I felt the burning in my face and behind my ears. I’d been humiliated by the fall and the laughter, but the side kick hadn’t been a decisive blow. Not, at least, since Maputo had been unable to follow it with anything more lethal. I did my best to calm down. I’d lost points, but not many, and I knew that the judges hadn’t written me off yet. More than one man had been dropped in a fight and come back to win.
I stepped in, exposing myself to one of Maputo’s roundhouse kicks. He couldn’t resist the temptation. And while the kick was in the air, I dropped, swiveled with one leg extended, and slapped Maputo’s remaining foot out from under him. He went down. Again, the laughter exploded like thunder.
I could’ve kicked him when he was down, but that would’ve violated the tournament rules. I held out my hand, and he took it, grinning, and started to rise. Halfway up, he jerked me to the floor and hopped away. For
the third time in less than a minute, laughter filled the gymnasium. I doubted this much mirth had been witnessed in North Korea since the founding of the Democratic People’s Republic. Minders waved the audience back to sobriety, reminding them that they must maintain order. Discipline. That’s what this country was about. What Maputo and I were teaching them was that a little chaos could be extremely entertaining.
By now, we were through with the stunts. Maputo and I engaged, kicking, punching, parrying, setting a pace and gauging the speed of the other man. His kicks were just as quick and vicious as before, but against me they weren’t landing with the same devastating effect.

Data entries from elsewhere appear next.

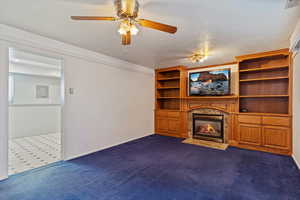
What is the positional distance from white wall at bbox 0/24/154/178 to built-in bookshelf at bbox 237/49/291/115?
3146 millimetres

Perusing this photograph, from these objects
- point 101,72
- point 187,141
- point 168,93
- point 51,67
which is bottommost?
point 187,141

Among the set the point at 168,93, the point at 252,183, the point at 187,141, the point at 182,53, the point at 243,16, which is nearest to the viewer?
the point at 243,16

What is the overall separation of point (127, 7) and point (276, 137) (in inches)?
168

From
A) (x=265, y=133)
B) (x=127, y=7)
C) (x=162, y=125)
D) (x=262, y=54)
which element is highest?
(x=262, y=54)

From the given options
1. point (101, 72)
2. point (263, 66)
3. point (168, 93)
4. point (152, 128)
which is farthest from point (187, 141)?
point (101, 72)

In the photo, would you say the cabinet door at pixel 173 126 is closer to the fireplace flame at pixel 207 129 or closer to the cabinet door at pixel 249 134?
the fireplace flame at pixel 207 129

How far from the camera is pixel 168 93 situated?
5.93 m

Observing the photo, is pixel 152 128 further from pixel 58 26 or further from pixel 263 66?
pixel 58 26

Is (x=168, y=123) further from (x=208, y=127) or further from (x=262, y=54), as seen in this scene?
(x=262, y=54)

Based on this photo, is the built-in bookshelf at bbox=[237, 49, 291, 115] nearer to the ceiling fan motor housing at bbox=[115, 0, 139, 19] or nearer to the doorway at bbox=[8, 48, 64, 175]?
the ceiling fan motor housing at bbox=[115, 0, 139, 19]

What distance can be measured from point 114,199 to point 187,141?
320 cm

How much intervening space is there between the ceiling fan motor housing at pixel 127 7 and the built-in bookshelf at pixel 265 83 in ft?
11.3

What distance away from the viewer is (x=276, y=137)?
11.7 feet

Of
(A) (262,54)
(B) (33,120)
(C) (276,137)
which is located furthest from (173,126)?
(B) (33,120)
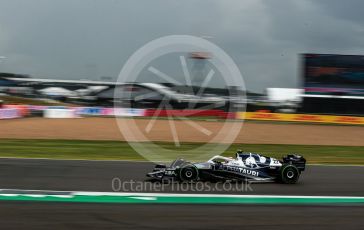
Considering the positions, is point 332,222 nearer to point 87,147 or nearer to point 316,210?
point 316,210

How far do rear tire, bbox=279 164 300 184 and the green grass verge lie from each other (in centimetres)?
559

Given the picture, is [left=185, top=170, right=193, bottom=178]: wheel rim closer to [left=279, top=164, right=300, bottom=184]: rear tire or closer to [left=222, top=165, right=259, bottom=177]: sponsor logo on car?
[left=222, top=165, right=259, bottom=177]: sponsor logo on car

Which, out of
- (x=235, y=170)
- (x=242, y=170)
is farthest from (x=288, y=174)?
(x=235, y=170)

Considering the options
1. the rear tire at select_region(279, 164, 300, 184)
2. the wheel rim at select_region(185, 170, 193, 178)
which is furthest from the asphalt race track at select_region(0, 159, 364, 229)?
the wheel rim at select_region(185, 170, 193, 178)

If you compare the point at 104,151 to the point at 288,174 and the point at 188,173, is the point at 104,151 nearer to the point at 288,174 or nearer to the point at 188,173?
the point at 188,173

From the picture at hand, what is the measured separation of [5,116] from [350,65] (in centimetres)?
3046

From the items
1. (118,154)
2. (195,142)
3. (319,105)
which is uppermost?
(319,105)

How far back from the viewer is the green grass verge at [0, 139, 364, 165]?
15.3 m

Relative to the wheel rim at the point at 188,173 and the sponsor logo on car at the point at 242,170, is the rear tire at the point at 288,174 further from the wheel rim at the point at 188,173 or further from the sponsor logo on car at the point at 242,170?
the wheel rim at the point at 188,173

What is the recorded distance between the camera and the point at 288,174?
9.70m

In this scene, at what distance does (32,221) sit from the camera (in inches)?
237

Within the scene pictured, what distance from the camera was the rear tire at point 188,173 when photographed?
906cm

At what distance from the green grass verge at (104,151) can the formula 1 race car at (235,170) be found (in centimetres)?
563

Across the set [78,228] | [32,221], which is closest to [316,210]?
[78,228]
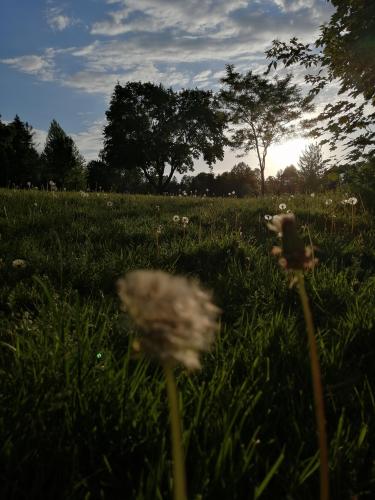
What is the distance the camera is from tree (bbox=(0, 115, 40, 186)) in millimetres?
61656

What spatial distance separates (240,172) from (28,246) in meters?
99.5

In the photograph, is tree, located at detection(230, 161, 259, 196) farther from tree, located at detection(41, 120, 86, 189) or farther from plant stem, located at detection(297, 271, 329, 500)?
plant stem, located at detection(297, 271, 329, 500)

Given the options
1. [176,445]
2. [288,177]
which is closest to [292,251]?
[176,445]

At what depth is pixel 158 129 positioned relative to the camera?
204 ft

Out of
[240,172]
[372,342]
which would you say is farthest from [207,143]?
[372,342]

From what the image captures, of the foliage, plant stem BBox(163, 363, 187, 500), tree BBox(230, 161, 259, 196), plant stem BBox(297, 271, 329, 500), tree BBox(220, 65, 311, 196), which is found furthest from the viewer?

In South Korea, I’d sparred with true experts, and they’d taught me much. Mainly, they’d taught me how to survive.
The first round ended without any decisive points being scored by either of us. We rested a minute and then were back at it. Maputo tried his side kick again, but I sidestepped it and caught him flush on the chest with a roundhouse of my own. Not a lethal blow but enough to score what might’ve been the first major point of the tournament. Frowning, Maputo attacked, trying combinations now. In each case I avoided his blow and managed to keep him off balance enough that much of the power of the kicks was wasted in trying to adjust his stance to keep up with my movement. But then, just as I was about to sidestep another kick, Maputo hopped in the air, switched to his other leg, and caught me with a short quarter side kick in the solar plexus. There was a gasp from the crowd. It was a clear blow, the best of the battle so far. I grabbed the lapels of his dobok, jerked him forward, and resisted the urge to punch his face in, only feigning the punch, scoring one or two minor points in the process. Then we were kicking again. His combinations were better than mine, and that one blow to the solar plexus had given him a substantial lead. Desperately, I tried another roundhouse, but at the last second he managed to parry and it glanced off his elbows. The whistle sounded. I returned to the sidelines. I stood by Hero Kang and, breathing heavily, placed my hands on my knees.